The Damascus Road was the easy part

A Sermon on the 6th Sunday of Easter (5/5/AD2013)

Acts 16:6-15; Psalm 67; Revelation 21:9-12, 21-22:5; John 14:23-29

We don’t often think of it in these terms, but the Book of Revelation may be the most important book in the Bible for understanding Christian worship. It offers a set of images to describe this world’s future: a future better than we deserve, a future we certainly can’t achieve. It is a future so glorious that it’s only right that we start celebrating, giving thanks for that future now. And so one of the most frequently used words for our worship is eucharist, a transliteration of the Greek word for celebration. Further, the same book describes the worship revealed to the seer: angels and archangels and all the company of heaven singing out “Worthy is the Lamb…” So in our Eucharistic prayers when we say “with Angels and Archangels and with all the company of heaven” we’re acknowledging that our worship is joining with something bigger.

That future is a given. “After this I looked, —writes John—and there was a great multitude that no one could count, from every nation, from all tribes and peoples and languages, standing before the throne and before the Lamb, robed in white, with palm branches in their hands. They cried out in a loud voice, saying, ‘Salvation belongs to our God who is seated on the throne, and to the Lamb!’” (Rev 7:9-10 NRSV) In the midst of a world bleeding from more divisions than most of us can keep track of, it sounds wonderful. And we have the privilege of witnessing to this future now in our actions.

Wonderful. Piece of cake. Or—in light of the first reading—maybe not. Because if we pull out a map to make sense of those first verses it’s clear that Paul’s trying to go anywhere except Macedonia. And why would that be?

Well, although the Jews had been oppressed by many nations (Egypt, Assyria, Babylonia, etc.), it was only the Macedonians, Alexander the Great and the leaders who followed him, that had seriously tried to abolish Jewish faith and practice.

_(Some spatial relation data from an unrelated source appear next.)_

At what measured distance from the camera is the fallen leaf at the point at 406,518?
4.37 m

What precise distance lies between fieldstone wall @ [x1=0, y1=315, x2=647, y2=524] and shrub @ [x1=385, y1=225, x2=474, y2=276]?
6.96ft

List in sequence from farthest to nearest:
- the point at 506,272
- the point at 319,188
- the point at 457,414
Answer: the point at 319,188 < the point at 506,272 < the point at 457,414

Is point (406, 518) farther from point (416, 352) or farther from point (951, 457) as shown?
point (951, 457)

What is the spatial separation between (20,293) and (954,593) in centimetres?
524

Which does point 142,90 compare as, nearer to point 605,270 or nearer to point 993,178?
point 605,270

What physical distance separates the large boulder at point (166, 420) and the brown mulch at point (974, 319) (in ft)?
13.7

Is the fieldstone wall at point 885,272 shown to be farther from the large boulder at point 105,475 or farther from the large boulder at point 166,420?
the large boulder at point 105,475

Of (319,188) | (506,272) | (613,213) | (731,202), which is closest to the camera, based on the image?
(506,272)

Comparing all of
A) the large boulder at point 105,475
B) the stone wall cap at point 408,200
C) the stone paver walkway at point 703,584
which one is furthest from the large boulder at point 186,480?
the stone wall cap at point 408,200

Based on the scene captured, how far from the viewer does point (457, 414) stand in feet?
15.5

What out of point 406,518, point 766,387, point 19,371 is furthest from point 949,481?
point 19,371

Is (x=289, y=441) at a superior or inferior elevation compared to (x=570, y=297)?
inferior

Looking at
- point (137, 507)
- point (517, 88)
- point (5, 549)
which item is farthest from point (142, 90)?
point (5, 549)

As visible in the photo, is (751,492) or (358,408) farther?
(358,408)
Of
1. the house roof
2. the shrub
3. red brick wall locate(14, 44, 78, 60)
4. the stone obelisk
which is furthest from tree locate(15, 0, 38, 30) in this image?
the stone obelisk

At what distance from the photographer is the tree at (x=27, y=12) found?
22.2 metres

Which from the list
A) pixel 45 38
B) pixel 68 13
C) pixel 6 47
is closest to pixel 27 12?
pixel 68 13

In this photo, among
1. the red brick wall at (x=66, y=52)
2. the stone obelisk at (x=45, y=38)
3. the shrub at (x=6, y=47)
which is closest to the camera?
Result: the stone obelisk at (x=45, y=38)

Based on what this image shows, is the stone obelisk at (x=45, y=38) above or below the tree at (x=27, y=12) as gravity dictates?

Less than two hundred years earlier Antiochus Epiphanes, paragon of enlightenment, had offered countless Jews a simple choice: eat pork or be tortured to death. (Read about it in the books of Maccabees!) Which nation had shown itself to be the deadliest enemy of the Jews? Macedonia. And Paul was supposed to go there?

“Those who love me—Jesus had said—will keep my word.” Paul, loving Jesus in the only way that mattered—kept his word. It took the Holy Spirit vetoing his travel plans twice and a vision in the night, but Paul kept Jesus’ word, went to Macedonia.

That was good news for Macedonia: for Lydia and her household, for others whose story we’ll hear next week. It was good news for our ancestors, for Macedonia represented the beginning of Paul’s mission to Europe, to our people. It would be nice if Acts had reported that Paul was eager to evangelize our people. Kicking and screaming would be closer to the truth—but we’ll take it.

And it turned out to be good news for Paul as well. Years later he writes a letter that readers refer to as the joyous letter. There’s so much joy in the letter, joy over what’s happening in that city, the joy that the Christians there give Paul, the ways they nurture his spirit. And that’s the letter to the Philippians.

We come together each week to celebrate the future that God is preparing for this planet. People “from every nation, from all tribes and peoples and languages” will participate. Some days we find it easy to witness to that future; other days—like Paul—we find it not so easy. Some days we deal with folk we hope are part of that future; other days… “Those who love me—Jesus had said—will keep my word.” May God grant us grace to continue loving Jesus, to continue witnessing to his vision of our planet’s future each of our days.